BEGIN

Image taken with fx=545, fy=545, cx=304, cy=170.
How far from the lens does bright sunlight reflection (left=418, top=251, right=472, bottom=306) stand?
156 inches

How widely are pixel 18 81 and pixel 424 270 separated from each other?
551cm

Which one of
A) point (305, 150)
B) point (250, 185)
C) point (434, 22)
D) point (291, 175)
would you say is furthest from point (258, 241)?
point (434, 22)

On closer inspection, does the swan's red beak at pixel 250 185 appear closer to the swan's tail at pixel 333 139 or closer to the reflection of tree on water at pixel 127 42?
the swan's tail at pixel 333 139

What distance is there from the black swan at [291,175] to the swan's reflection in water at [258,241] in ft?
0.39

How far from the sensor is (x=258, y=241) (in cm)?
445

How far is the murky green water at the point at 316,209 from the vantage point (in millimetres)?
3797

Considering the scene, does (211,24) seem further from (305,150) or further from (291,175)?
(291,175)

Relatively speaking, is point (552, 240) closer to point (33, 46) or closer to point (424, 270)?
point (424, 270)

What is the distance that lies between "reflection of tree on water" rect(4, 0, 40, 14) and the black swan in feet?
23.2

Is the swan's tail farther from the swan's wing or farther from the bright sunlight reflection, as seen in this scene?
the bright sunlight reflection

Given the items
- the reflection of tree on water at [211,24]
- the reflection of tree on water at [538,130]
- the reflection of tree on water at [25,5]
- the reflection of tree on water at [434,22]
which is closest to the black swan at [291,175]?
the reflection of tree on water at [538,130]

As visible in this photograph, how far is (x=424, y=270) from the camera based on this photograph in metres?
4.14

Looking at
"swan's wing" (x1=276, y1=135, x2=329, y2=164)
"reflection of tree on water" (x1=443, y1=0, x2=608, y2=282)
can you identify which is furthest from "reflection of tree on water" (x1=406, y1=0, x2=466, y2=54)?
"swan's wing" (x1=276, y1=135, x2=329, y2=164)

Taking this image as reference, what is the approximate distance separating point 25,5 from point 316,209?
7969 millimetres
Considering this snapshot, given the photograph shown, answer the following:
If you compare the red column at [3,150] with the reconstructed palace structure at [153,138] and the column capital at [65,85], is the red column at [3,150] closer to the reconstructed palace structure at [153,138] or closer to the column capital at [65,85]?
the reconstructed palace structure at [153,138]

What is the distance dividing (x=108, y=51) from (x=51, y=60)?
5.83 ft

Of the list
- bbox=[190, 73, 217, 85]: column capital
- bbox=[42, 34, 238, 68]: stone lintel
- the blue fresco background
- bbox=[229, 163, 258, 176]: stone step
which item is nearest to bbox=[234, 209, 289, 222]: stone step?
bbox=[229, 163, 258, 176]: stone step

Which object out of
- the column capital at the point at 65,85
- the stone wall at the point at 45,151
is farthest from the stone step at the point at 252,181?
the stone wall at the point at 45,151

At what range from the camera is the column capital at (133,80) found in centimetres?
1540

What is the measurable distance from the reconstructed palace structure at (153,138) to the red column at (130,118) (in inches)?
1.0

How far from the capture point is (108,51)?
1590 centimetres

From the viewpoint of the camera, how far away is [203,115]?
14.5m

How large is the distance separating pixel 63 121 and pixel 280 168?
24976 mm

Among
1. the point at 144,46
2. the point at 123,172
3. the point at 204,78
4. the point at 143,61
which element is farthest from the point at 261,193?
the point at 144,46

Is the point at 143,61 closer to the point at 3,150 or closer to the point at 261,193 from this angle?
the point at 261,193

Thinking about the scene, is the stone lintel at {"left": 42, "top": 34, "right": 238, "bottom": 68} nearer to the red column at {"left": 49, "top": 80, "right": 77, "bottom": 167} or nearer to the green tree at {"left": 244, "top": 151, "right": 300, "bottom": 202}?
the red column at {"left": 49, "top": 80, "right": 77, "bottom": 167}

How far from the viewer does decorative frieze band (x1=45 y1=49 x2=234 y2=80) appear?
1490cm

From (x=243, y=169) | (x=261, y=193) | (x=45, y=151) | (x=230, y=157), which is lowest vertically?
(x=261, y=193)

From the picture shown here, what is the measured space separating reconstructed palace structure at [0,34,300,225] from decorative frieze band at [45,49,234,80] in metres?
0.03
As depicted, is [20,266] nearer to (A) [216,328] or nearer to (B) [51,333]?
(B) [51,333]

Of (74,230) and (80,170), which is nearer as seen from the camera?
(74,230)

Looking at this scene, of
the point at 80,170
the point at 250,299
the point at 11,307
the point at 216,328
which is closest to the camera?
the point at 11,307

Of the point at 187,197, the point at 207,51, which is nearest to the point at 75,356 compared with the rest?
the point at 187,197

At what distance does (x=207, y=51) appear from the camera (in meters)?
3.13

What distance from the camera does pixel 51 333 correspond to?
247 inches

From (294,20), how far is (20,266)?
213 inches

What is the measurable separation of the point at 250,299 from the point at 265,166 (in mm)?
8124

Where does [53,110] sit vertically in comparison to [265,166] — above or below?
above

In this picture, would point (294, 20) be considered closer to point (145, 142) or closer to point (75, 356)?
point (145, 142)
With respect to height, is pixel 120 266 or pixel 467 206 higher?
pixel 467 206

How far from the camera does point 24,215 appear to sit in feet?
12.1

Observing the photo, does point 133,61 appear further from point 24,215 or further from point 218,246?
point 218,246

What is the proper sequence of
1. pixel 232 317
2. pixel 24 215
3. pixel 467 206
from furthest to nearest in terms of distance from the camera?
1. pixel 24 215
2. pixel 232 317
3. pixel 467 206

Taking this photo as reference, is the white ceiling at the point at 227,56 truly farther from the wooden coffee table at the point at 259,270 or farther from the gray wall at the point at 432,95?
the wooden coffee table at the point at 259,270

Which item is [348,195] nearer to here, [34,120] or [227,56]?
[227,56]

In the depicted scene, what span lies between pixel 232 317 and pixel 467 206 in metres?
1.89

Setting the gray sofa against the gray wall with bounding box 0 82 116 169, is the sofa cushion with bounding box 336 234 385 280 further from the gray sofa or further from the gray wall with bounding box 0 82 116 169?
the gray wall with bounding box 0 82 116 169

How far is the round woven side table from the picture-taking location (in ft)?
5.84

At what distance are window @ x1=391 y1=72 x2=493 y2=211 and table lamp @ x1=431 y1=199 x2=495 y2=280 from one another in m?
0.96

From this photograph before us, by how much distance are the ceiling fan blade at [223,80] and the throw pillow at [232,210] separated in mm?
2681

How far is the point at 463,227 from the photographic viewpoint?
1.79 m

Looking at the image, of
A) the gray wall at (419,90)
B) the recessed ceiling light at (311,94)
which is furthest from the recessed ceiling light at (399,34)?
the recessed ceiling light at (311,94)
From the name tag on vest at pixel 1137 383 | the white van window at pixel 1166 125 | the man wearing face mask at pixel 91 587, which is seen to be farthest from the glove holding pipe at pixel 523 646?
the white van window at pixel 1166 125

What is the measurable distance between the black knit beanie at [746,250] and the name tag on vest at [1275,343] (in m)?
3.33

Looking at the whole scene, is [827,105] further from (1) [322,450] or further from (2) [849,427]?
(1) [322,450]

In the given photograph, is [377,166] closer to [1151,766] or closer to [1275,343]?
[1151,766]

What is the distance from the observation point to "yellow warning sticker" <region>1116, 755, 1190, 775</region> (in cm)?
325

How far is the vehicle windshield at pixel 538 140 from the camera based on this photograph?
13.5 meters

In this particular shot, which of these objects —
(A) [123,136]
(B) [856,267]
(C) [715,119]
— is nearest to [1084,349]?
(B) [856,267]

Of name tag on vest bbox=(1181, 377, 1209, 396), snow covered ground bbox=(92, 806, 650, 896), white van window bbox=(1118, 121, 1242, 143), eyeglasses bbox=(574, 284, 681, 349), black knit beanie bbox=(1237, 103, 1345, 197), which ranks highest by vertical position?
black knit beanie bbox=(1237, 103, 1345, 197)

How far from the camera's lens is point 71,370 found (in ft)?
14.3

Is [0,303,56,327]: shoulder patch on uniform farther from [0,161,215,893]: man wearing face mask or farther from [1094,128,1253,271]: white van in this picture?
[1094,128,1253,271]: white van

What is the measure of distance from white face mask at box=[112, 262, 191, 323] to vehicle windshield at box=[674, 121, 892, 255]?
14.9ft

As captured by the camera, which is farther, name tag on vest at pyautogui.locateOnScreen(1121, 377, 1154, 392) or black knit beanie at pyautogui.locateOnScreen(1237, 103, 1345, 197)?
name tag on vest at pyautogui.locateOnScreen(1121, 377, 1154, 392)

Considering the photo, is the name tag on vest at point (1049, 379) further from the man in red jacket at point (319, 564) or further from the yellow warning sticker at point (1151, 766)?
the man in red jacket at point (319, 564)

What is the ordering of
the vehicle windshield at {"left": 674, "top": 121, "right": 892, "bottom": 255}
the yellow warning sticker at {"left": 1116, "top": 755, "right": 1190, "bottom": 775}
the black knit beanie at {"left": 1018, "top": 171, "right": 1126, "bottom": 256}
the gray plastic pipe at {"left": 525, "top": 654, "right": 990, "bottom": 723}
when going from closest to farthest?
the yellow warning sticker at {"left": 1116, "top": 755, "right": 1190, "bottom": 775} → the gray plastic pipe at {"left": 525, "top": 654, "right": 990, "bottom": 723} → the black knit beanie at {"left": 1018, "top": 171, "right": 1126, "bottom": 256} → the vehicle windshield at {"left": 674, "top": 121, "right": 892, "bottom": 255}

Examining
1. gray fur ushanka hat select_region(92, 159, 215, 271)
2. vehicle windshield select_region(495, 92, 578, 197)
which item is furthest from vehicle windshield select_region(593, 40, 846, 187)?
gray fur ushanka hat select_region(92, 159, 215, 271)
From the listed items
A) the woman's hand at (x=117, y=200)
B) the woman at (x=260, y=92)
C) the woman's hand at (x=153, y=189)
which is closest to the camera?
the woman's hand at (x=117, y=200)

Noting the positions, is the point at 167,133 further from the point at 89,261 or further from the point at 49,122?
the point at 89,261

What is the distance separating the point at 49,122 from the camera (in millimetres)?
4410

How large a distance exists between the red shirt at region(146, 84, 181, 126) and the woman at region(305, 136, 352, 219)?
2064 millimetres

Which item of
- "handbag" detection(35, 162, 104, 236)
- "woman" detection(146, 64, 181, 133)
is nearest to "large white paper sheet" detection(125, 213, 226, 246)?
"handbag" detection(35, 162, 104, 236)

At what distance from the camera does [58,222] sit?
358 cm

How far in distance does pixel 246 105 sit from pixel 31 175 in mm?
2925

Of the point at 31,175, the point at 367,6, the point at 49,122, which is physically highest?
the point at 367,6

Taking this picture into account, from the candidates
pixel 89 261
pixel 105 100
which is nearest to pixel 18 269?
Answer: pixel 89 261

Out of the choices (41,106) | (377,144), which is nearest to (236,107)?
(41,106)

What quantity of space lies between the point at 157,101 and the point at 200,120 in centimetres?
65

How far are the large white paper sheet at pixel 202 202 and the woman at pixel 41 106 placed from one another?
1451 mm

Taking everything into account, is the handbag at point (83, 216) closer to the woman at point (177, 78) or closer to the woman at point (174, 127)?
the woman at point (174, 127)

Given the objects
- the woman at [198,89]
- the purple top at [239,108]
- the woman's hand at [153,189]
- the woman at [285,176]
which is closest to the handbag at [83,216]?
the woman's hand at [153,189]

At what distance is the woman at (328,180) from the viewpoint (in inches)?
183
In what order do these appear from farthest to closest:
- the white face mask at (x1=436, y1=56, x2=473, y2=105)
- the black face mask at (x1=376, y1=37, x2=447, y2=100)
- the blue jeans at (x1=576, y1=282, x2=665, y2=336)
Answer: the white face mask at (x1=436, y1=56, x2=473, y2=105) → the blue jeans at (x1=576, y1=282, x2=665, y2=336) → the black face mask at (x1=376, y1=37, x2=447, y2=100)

END

Task brief: Please copy the data word for word, from the line that contains "Considering the scene, does" through the line that contains "7969 millimetres", inclusive.

Full answer:
Considering the scene, does (211,24) seem further from (305,150) or further from (291,175)?
(291,175)

Relatively speaking, is point (552, 240) closer to point (33, 46) or closer to point (424, 270)?
point (424, 270)

What is the distance that lies between "reflection of tree on water" rect(4, 0, 40, 14) and the black swan in feet?
23.2

Is the swan's tail farther from the swan's wing or farther from the bright sunlight reflection, as seen in this scene?
the bright sunlight reflection

Given the items
- the reflection of tree on water at [211,24]
- the reflection of tree on water at [538,130]
- the reflection of tree on water at [25,5]
- the reflection of tree on water at [434,22]
which is closest to the black swan at [291,175]?
the reflection of tree on water at [538,130]

As visible in this photograph, how far is (x=424, y=270) from the camera based on this photograph in metres?
4.14

Looking at
"swan's wing" (x1=276, y1=135, x2=329, y2=164)
"reflection of tree on water" (x1=443, y1=0, x2=608, y2=282)
can you identify which is furthest from "reflection of tree on water" (x1=406, y1=0, x2=466, y2=54)?
"swan's wing" (x1=276, y1=135, x2=329, y2=164)

Taking this image as reference, what is the approximate distance separating point 25,5 from point 316,209?
7969 millimetres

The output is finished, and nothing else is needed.